5 Butler (ed) Equity and Trusts in New Zealand (2nd ed, Thomson Reuters, Wellington) at [29.1.2].
[182] In the context of assessing unconscionability, it is necessary to firstly examine what detriment Edubase suffered. I accept the evidence of Mr Jordan that Edubase was essentially no better or worse off financially by participating in the Scheme than it would have been had it elected not to do so. Its additional expenditure beyond business as normal was nominal.
[183] Regard must also be had to the fact that the setting of the remuneration terms for the service was part of a suite of Government initiatives including the non-claw back of the sums already paid to meet normal overheads, and the exclusion of sums received pursuant to the Scheme from the calculation of eligibility for the COVID Wage Subsidy Support payments.
[184] These two factors resulted in Edubase having by far the best monthly financial performance in April 2020 that it had had for several years. In that context, there is no discernible unconscionability.
[185] In relation to Edubase’s claim that what it had actually lost was the opportunity to utilise its staff to do other tasks during the lockdown period when they were not able to deliver ECE services, there was no attempt by Edubase to put a financial value on those tasks. It also seems that very few of them were ever actually undertaken when Edubase did have an opportunity to do so.
[186] In circumstances where, as a direct result of the suite of measures implemented by the Government, Edubase had, in April, its best financial result for the period at least two years before and the year following, it is untenable to claim that an unconscionable result was produced.
[187] The Ministry has raised a defence of affirmation. Factual findings therefore need to be made on the relevant conduct. Here, the exchange between Mr Meehan and Mr Best on 1 April 2020 is relevant. By this point, Mr Best knew that the actual terms of the proposal were different to what he had thought they were going to be. He knew that he had the opportunity, at this point, of pulling out. He articulated the possibility of doing so and received the response from Mr Meehan that if that occurred, Mr Meehan would have to find another provider. Mr Best says that he had no option
but to continue. He points to the fact that he had already signed contracts with the educators and that the Ministry had already told the public that Edubase were to be one of the providers.

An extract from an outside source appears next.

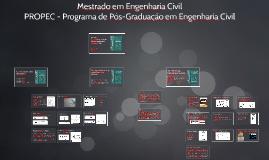 Copy of Mestrado em Engenharia Civil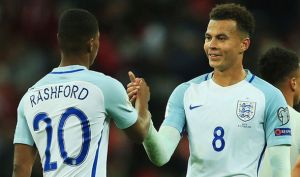 rashford-alli-england-rooney-news-719783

[188] The contracts that Edubase had signed with the educators did not compel Edubase to continue. All but one of the educators were happy to enter into contracts consistent with the finalised terms and, in respect of the one who did not wish to do so, Edubase falsified the hours they claimed from the Ministry for their work so that Edubase was no worse off. In respect of the public announcement that Edubase was to be one of providers under the Scheme, Mr Best acknowledged that Edubase sought to take advantage of the goodwill and reputational enhancement that could be obtained from this.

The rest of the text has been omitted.